SoftestPawn’s Weblog

Oh no, not another blog!

It’s not the PR, It’s the Practice, People

Posted by softestpawn on March 17, 2010

Every now and then, news reaches the mainstream media that scientists somewhere have got something wrong, or behaved in not quite the objective and open manner they pretend to. Sometimes for good reasons, sometimes not.

There follows a public huff about scientists not knowing everything, about how they can’t be trusted. Scientists then discuss how best to ‘fix’ the problems of communicating the uncertainties of science to the public against so-called hostile anti-sciencers while retaining objectivity and authority.

These starting assumptions result in discussions that are founded on very thin air. For a start:

There is no such thing as ‘scientists’

There is a tendency to label a wide variety of communities of researchers as ‘scientists’, and the body of knowledge that they produce (and only they produce) as ‘science’.

We all have some rough idea about what a scientist is, but when you look for real common factors we find the definition either gets so vague that it includes people we wouldn’t normally call scientists, or so specific that it excludes people we would.

To be pedantic, we could take the definition of science – either the thing (a systematic body of knowledge) or the practice (a way of reliably acquiring that knowledge) – and we can include huge swathes of human activity in that. Understanding what is happening in Eastenders counts, as does how to effectively light theatre shows, or what happens around black holes.

Even when we look at what is commonly held as the realm of scientists – academic research in the ‘hard’ sciences of physics and chemistry and biology and so on – we find huge varieties in how science is gathered.
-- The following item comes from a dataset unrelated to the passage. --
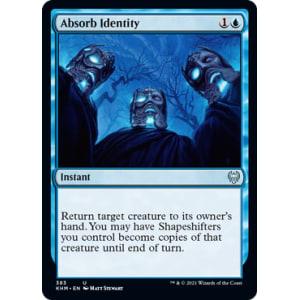 Absorb Identity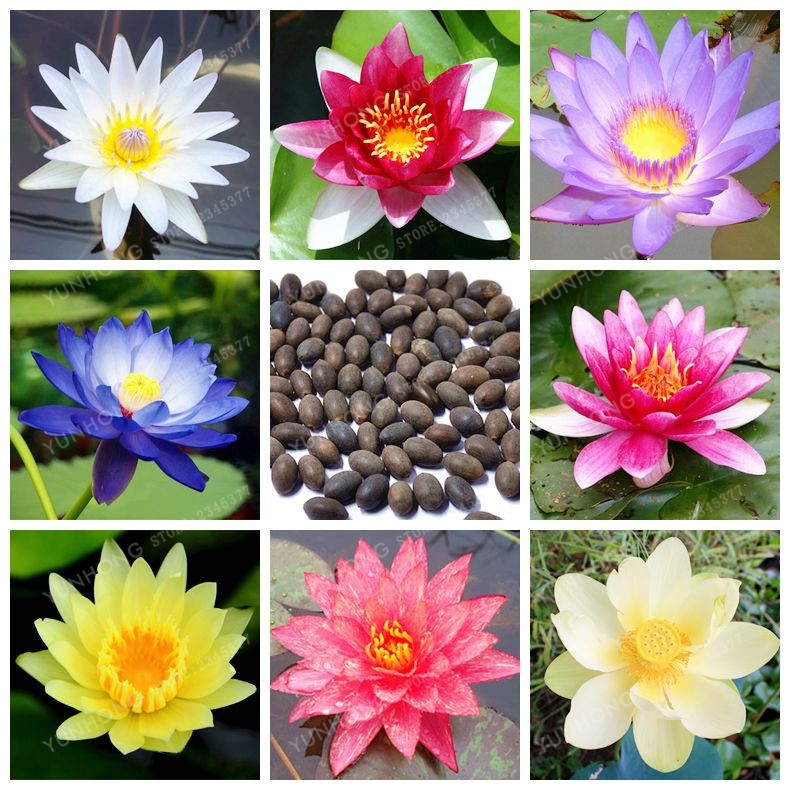 Top 10 Most Popular Water Garden Bowls Brands And Get Free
Compare the somewhat haphazard work of astronomers discovering the secrets of the universe with the strictly supervised and rigorous controls imposed on those discovering the effectiveness of medical treatments.  Compare the apparent working practices of climate scientists with those flight scientists who have to ensure that the new alloys and structures in that airframe will really hold together in all weathers.

The overlapping of expertise in any modern field is far too broad for there to be any single skillset for the experts involved: astronomy for example needs not just ‘ordinary’ astrophysics, but statistical skills to analyse the data, software skills to build the tools to do so, archiving skills to manage petabyte data sets, mechanical engineering skills to commission the instruments. Even within astronomy there is radio astronomy, X-ray, optical, etc, all with very different knowledge sets.  Then there are amateur astronomers who offer a very different set of skills outwith the usual academic environment.

It’s a group effort, and the skillsets sometimes fall into what might be seen as professional roles, rather than ‘scientific’.

When evaluating expert opinion we should be clear about quite where the expertise lies. ‘Scientist’ is a title, not a role.

So we have experts from various research fields trying to communicate their findings to the public. But who is this ‘public’ anyway?

There is no such thing as ‘the public’

The assumption that there is a great unwashed of mostly ignorant people who have to be convinced by experts doesn’t properly… …wash.

Amongst the people the researchers are trying to reach are other researchers, for example. Anyone trying to communicate the fascinations of neutron stars, or the structure of fungal spores, will be dealing with nuclear physicists, with biologists, with operations researchers, with historians, with theoretical statisticians, all of whom are also familiar with the academic work environment.

The audience includes people who have to be extremely rigorous about their work. Bridge designers, airframe engineers and supermarket supply chain organisers are all familiar with bringing new theories to the end users in a thoroughly tested and ‘proved’ environment.

It includes people who are quite capable of thinking critically. Commercial statisticians, professional software engineers, private practice psychologists and police detectives all have to apply such practices to their work, whether or not we do in general.

Even the semi-mythical unwashed ignorant masses have come across uncertainty and caveats. Anyone who has bet on football pools is familiar with them, whether or not they understand them properly.

The cynicism

Distrust in ‘scientists’ partly comes from the insistence by some researchers to talk about ‘science’ as a single large body of knowledge, discovered by and propogated through some large community of ‘scientists’. Thus any clear scientific failure by people who call themselves ‘scientists’ will taint all those others who similarly call themselves ‘scientists’.

But more significantly, the audience is quite aware of the way in which many fields do their research, and that way is simply not up to scratch.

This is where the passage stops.